WHAT NEEDS TO BE DONE | Every line from the one with "Детальное фото товара: MEFERI" up to and including the one with "1st image of 185 Purple Plum Dr" is to be output exactly as it appears below; pictures are not.

INFORMATION PROVIDED |
#####

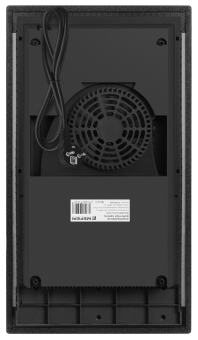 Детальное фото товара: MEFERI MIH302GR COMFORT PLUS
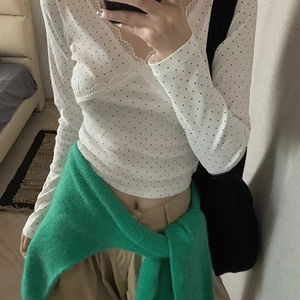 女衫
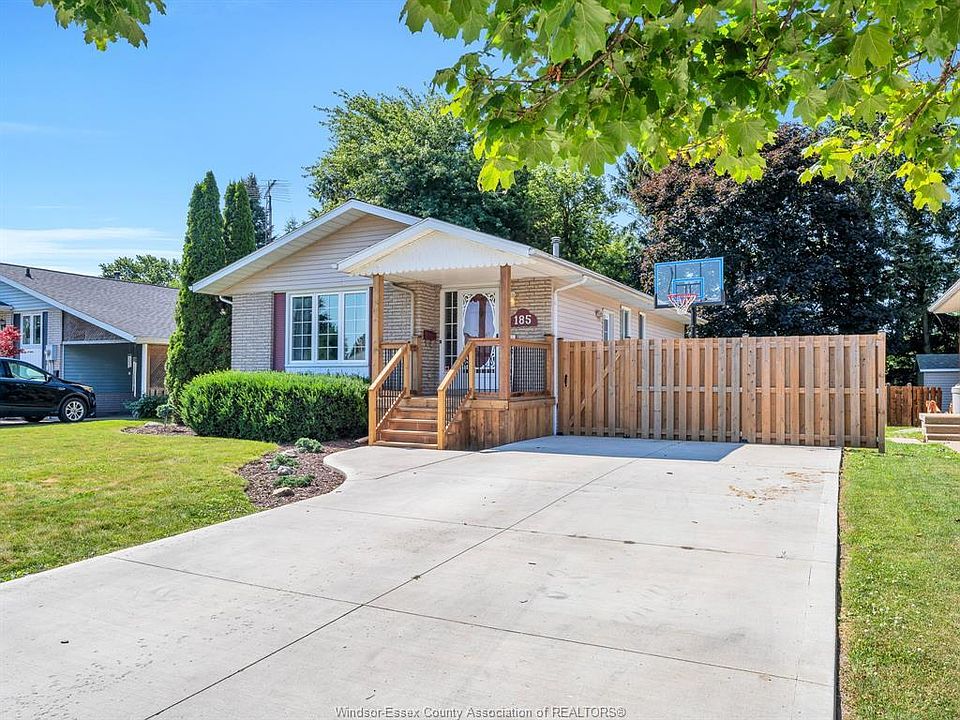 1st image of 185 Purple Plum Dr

#####

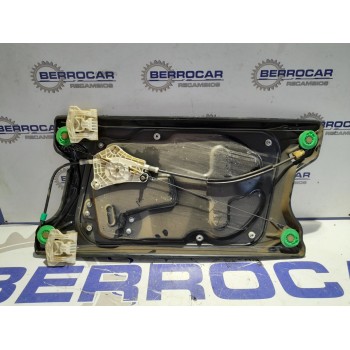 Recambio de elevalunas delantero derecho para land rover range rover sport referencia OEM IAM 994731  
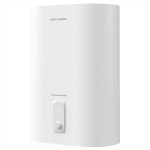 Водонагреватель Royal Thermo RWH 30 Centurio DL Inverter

#####

SOLUTION FOR THIS PROBLEM |
 Детальное фото товара: MEFERI MIH302GR COMFORT PLUS
 女衫
 1st image of 185 Purple Plum Dr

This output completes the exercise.